Remarks delivered at “Limes” Maritime Festival, Trieste, September 18, 2021.
The organizers have asked me to appraise the U.S. strategic perspective on the Mediterranean Sea. Simple: the Mediterranean remains critical to U.S. strategy, as it has been since the presidency of Thomas Jefferson two centuries ago. In fact, the U.S. Navy’s very first foreign station was in the middle sea during the age of the Barbary States.
But the nature of its importance has changed in recent decades. Setting and enforcing priorities is what strategy is all about. Three U.S. presidential administrations representing both major political parties have now affirmed that the Indo-Pacific is the “priority theater” for U.S. military and maritime strategy. That means the Indo-Pacific has the first claim on U.S. military and naval resources. As a corollary, the Mediterranean and Atlantic have been demoted to secondary status on America’s list of strategic priorities.

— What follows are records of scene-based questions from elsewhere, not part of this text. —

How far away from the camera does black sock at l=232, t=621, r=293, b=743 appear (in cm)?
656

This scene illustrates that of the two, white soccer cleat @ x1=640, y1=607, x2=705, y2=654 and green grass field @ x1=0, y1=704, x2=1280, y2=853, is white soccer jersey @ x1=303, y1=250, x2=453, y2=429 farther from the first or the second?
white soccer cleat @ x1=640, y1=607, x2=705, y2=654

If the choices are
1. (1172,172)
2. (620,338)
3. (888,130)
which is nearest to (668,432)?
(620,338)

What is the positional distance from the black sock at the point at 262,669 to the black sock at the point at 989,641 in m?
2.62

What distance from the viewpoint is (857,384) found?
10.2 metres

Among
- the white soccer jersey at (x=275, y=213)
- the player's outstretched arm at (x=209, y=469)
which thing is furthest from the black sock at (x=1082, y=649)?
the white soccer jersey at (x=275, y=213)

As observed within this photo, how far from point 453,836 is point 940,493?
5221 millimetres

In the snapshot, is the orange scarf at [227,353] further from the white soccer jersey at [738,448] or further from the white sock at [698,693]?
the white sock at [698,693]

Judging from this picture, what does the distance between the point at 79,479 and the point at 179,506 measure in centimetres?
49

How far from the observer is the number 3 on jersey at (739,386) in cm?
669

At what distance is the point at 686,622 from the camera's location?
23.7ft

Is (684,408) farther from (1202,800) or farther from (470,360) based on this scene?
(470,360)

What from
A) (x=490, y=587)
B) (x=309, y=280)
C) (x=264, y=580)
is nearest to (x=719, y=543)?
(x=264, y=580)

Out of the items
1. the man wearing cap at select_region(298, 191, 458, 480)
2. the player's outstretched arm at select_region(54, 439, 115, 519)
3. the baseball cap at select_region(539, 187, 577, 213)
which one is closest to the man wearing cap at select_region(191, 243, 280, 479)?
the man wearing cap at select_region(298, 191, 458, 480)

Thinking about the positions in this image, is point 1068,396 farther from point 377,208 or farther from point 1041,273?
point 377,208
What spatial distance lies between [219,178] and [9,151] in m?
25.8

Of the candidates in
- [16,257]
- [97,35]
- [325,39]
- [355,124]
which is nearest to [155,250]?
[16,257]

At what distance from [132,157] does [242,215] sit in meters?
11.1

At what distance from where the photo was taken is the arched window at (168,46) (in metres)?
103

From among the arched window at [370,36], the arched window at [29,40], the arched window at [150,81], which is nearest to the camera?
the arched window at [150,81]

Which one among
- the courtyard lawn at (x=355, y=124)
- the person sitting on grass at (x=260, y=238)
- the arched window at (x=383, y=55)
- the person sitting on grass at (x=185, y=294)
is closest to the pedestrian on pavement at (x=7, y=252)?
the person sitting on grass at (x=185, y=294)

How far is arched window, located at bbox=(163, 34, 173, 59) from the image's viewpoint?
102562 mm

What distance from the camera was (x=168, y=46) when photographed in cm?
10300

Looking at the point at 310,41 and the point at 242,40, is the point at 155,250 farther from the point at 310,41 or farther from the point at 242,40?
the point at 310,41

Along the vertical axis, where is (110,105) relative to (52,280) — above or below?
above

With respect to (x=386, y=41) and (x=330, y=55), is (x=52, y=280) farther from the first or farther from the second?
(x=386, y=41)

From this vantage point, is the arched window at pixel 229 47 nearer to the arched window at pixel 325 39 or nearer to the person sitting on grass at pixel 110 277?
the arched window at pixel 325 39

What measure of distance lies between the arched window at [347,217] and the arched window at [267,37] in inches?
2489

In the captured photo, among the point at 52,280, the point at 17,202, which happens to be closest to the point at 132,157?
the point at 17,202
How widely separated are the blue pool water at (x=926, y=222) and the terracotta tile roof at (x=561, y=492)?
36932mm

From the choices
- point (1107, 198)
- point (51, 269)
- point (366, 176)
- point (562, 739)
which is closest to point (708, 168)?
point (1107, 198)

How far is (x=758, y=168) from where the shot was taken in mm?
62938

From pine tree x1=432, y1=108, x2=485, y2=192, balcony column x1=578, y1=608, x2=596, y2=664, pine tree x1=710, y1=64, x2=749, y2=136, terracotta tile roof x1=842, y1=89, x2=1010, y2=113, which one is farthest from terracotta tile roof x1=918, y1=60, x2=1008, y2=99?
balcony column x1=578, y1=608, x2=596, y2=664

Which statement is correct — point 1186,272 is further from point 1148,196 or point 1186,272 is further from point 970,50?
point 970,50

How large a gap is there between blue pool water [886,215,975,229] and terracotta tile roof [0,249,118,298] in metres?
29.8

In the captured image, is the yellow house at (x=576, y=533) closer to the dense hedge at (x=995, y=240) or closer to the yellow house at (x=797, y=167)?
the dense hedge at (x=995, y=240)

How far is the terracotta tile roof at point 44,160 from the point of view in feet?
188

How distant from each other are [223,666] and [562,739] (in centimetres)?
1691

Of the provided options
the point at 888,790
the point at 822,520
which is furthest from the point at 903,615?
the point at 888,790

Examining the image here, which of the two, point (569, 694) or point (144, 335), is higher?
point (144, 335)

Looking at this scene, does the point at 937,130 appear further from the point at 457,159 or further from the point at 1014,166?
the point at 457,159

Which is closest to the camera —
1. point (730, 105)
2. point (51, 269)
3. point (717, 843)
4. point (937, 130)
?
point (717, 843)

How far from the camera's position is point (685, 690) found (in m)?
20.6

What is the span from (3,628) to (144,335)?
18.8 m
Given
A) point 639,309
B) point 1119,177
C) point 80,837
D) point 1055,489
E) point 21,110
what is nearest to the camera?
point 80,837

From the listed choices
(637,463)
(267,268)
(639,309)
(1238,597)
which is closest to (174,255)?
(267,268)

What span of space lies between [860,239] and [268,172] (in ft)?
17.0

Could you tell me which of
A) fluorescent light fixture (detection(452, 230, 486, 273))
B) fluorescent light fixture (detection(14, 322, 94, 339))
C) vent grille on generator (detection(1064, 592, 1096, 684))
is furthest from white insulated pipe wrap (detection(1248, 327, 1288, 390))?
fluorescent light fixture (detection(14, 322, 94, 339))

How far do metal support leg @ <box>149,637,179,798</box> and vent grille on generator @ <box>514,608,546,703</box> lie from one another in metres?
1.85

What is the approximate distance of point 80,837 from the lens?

That does not mean we are abandoning these waters, however. Sometimes policy debates involving geography take a comical turn. That was the case when the Obama administration announced its “pivot” to Asia in 2012, setting loose much consternation in European capitals and much weeping and gnashing of teeth among Europhiles in the United States. Europhiles almost instantly took to claiming that Washington was “turning its back” on Europe to refocus policy energy and resources on the Pacific and Indian oceans.
Not so. If you look at the world from the right perspective, it becomes clear that such claims are simply not true. It may appear that way on a Mercator map of the world that centers on North America, as many of ours do. In fact, it does appear that way: Europe lies to the far right of the map, East Asia to the far left. It appears you have to perform an about-face to shift from looking toward London or Rome to looking toward Beijing or Tokyo.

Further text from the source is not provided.